Go to home depot and get organicide and s spray bottle. Mix it up and spray down when lights turn on. If you see them come back and want to wipe them out, IMO for a very long time. Order floramite. End all.


----------



## zipflip (Jan 1, 2010)

kinda comenting on wat i saw in pix more , but in the second pic in ur second post in the middle them look liek either very severely oddly swollen callyxes. i mean im not seein many others on her liek this.
 and one one of them it almost lookes like a couple nanners startin to peak out :confused2:
  also i noticed an abundance of single blade leaves . i know some sativas it is common to throw out single blade leaves in the buds but IMO urs almost loos more liek its a bit too healthy. maybe gettin enuff "N" but at the same time too much "N" for the given point in flower she's in maybe kikin her back in to reveg. even.
 i know you said its bagseed, but she looks like bag seed from some indica rather than sativa that has hermed and revegged on ya. :confused2:
  anyone else seein wat im seeing?
  i had this happen to me early last year on a few. is why it popped out at me.


----------



## legalize_freedom (Jan 1, 2010)

I don't see any nanners...and the crazy single bladed growth has been that way for awhile, he had some light issues that we got him fixed up on...poor old guy has bugs now...you can't win Leastofthese!  Hang in there bud, your higher power wants to show you all that can possably go wrong in your first grow...lol.  If this one gets much worse I'm gonna tell you to pitch it and lets get on with the good genetics, and quit screwing around with this grow.  Spray as soon as lights come on.  You never want to spray buds when the lights are going to go out.  I don't like to spray buds ever, but this is one of those exceptions...you got to kill these things.


----------



## zipflip (Jan 1, 2010)

this wat i was seeing. the lil yellow pointy lookin thing pokin outta teh callyx.  thsi hwo all my nanners would come out. lat in flower and would come out lil lil spikes in pairs or multiple pairs pokin out together like bundles of bannannas   (man, there too dan many N's & a's in bbbanananna  LOL.


----------



## legalize_freedom (Jan 2, 2010)

I don't see it zip, but I've only had hermi's one time.  Those came out a very bright yellow, totally different color from all the other growth.  I'm not seeing it, but I aint arguing with you either zip...my monitor is old, so it may not be showing up on mine.  These plants are definately funky lookin though aren't they...some wierd growth.  Least of these had been givin some bad advice from a "friend" on light schedules.  These girls have been through hell, and now add a bug problem it wouldn't suprise me if they hermi'd.  If they have hermd then you need to just count your losses leastof...and move on to the good genetics.  This time you will have a good start, get the room cleaned with a bleach water solution, and get everything set for the "Good" grow.  Chalk it up as a learning experience.  I'm not saying to kill them yet!...but check what Zip is pointing to, if it looks like a bannana in real life, it's time to throw in the towel.


----------



## nouvellechef (Jan 2, 2010)

I double taked on it too. Pic is too blury to know for sure.


----------



## leastofthese (Jan 2, 2010)

here are a few more pics with better shot of the object in question. none of them look like nanners, to me some of them look like seed pods I did try and pollenate one cola. the bugs are spider mites killed most of them just checked them and saw a few re sprayed with the alch/h2o. have wiped some of the leafs down but not sure how productive that will be a bunch of leafs but my ability to be gentle isnt the best have tore off several leafs so may just give it a rest dont want to stress them anymore then they already have been.

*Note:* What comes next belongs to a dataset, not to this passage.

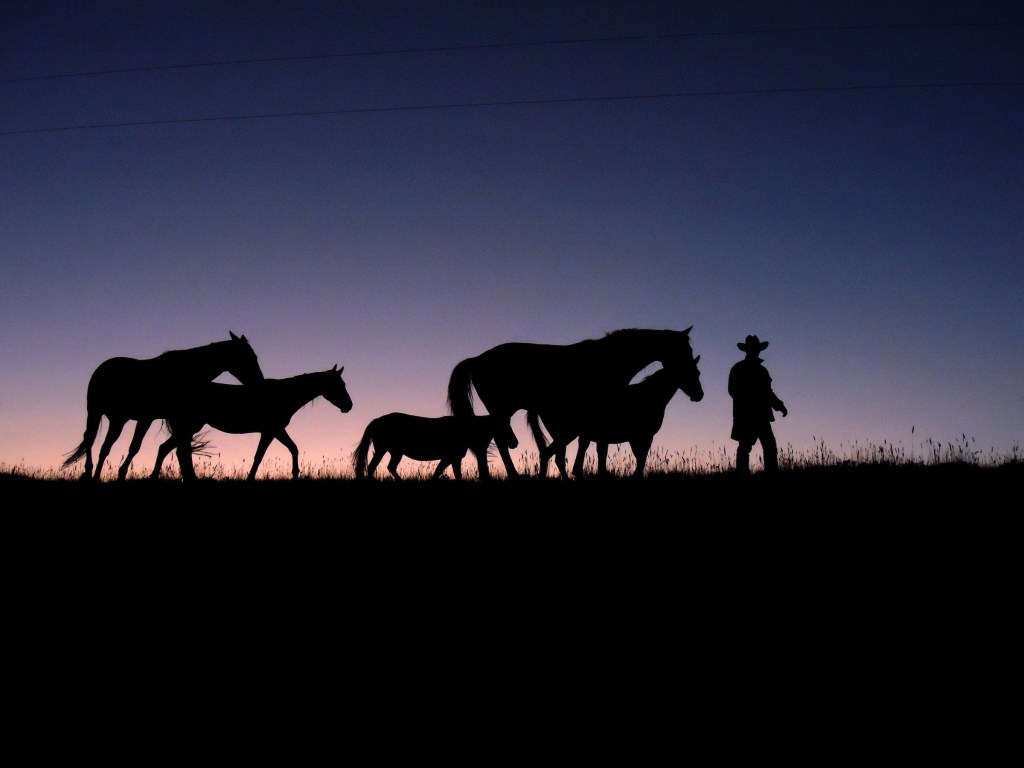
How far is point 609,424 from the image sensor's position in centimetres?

legal one of my remaining two brain cells kicked in when I read your post about the possible stress and I remember why I went from 24/7 to 16/8 that was the advice from my ex-friend! on how to sex them that they would show their colors male or female then I could toss the males. which is what I did but I guess I never switched them back they started a weak form or flowering and I went ahead and left them in 16/8 they were that way for about two weeks then I found this site and the weather got to cold and I brought them in and put them on 12/12 around 11/30. 

not knowing anymore then I do the colas seem to be forming they are tight bunches of the pod looking things that appear to have opened and formed this stringy little bloom. they are growing from the top down. the pod looking things on the one plant that I dusted with pollen are bigger and darker color then the ones turning into little bloom looking things. 

I will take a few more pics and try and post later. 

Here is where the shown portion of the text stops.